-- Cose da fare --
1 - Elenca tutti i numeri di lavoratori o dipendenti riportati nell'articolo su Conbipel. Per ciascuno indica a chi si riferisce.
2 - Riprendi l'articolo su Conbipel e proseguilo a partire dall'ultima frase.

Economia e lavoro - 08 aprile 2020, 17:43

Conbipel: dopo la domanda di concordato in bianco si fa strada la possibilità di futuri investitori

Avrebbero risposto all'appello tre investitori, con i quali sarebbero in corso trattative riservate. Una buona notizia per i 433 dipendenti del Piemonte

Conbipel: dopo la domanda di concordato in bianco si fa strada la possibilità di futuri investitori

Continuano le riunioni virtuali tra Conbipel e sindacati, dopo la presentazione da parte dell'azienda della domanda di concordato in bianco.

433 dipendenti in Piemonte

Dopo la conferma della cassa integrazione per 1745 lavoratori in tutta Italia, l'azienda di Cocconato d'Asti ha cercato di mettere in sicurezza il lavoro dei dipendenti: 433 in Piemonte, di cui 169 negli uffici di Cocconato, 85 nei magazzini e 13 in negozio. 9 invece i dipendenti nel punto vendita Conbipel del centro commerciale "Il Borgo" di Asti.

Voci di dati raccolte:
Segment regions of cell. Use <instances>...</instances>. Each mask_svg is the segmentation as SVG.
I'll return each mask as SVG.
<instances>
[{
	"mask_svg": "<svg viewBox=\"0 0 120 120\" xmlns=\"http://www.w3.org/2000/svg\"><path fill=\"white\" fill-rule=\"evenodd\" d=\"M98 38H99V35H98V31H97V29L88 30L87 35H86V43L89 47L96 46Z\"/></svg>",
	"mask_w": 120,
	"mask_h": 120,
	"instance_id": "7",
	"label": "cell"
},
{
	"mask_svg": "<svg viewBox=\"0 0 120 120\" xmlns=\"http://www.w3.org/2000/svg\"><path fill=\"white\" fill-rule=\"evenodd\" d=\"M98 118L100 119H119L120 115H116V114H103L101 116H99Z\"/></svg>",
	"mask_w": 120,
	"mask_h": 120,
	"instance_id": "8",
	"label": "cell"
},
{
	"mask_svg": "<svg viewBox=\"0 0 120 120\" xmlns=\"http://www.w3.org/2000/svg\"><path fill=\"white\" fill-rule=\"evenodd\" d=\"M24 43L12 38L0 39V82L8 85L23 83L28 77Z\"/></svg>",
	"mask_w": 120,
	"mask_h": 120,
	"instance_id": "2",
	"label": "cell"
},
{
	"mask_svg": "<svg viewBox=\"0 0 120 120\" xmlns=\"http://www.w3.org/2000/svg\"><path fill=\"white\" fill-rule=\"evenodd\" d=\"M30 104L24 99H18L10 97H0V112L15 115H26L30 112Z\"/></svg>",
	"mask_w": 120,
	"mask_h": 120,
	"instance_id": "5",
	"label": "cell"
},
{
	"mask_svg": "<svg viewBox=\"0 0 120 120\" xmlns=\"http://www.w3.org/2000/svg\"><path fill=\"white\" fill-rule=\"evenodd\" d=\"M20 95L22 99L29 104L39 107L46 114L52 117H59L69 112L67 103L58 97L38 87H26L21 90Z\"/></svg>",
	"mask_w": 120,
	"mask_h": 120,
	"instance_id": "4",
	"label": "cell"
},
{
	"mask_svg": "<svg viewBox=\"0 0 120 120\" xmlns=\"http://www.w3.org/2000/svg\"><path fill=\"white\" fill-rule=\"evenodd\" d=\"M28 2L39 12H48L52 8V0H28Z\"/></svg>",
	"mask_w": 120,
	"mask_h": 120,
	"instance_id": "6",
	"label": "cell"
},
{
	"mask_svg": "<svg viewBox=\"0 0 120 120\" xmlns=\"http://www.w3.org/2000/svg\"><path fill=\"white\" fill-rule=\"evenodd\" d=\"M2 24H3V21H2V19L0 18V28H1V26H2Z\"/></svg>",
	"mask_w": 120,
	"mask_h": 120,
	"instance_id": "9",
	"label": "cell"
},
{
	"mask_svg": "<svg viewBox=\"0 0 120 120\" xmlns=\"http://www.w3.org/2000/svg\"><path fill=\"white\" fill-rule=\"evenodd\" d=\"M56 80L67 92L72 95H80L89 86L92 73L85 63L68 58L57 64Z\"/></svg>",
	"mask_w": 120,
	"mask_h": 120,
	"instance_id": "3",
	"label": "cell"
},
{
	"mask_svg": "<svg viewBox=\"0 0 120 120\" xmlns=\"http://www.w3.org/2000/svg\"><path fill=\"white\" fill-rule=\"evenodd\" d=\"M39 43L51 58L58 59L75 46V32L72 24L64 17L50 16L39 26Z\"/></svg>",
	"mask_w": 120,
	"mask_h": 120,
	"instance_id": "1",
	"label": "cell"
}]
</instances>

-- Risultati dei compiti --
1 -
- 1745 lavoratori in cassa integrazione in tutta Italia
- 433 dipendenti in Piemonte
- 169 negli uffici di Cocconato
- 85 nei magazzini
- 13 in negozio
- 9 nel punto vendita Conbipel del centro commerciale "Il Borgo" di Asti

2 -
Sono però in corso trattative confidenziali che farebbero ben sperare per il destino dei lavoratori e dell'azienda. Pare, infatti, che abbiano risposto all'appello tre investitori, che potrebbero così risollevare il destino della storica azienda astigiana.

Piano per il futuro aziendale

Conbipel, inoltre, entro 120 giorni dalla presentazione del concordato dovrà depositare al Tribunale di Asti un piano che garantisca la continuità del lavoro aziendale. 

Priorità = salvaguardia dei lavoratori

"Le tempistiche, però, potrebbero essere cambiate nel corso dei futuri Dpcm", spiega Mario Galati, Segretario generale Filcams Cgil Asti.

Una cosa è certa: "Per noi è prioritaria la salvaguardia dei lavoratori", conclude Galati.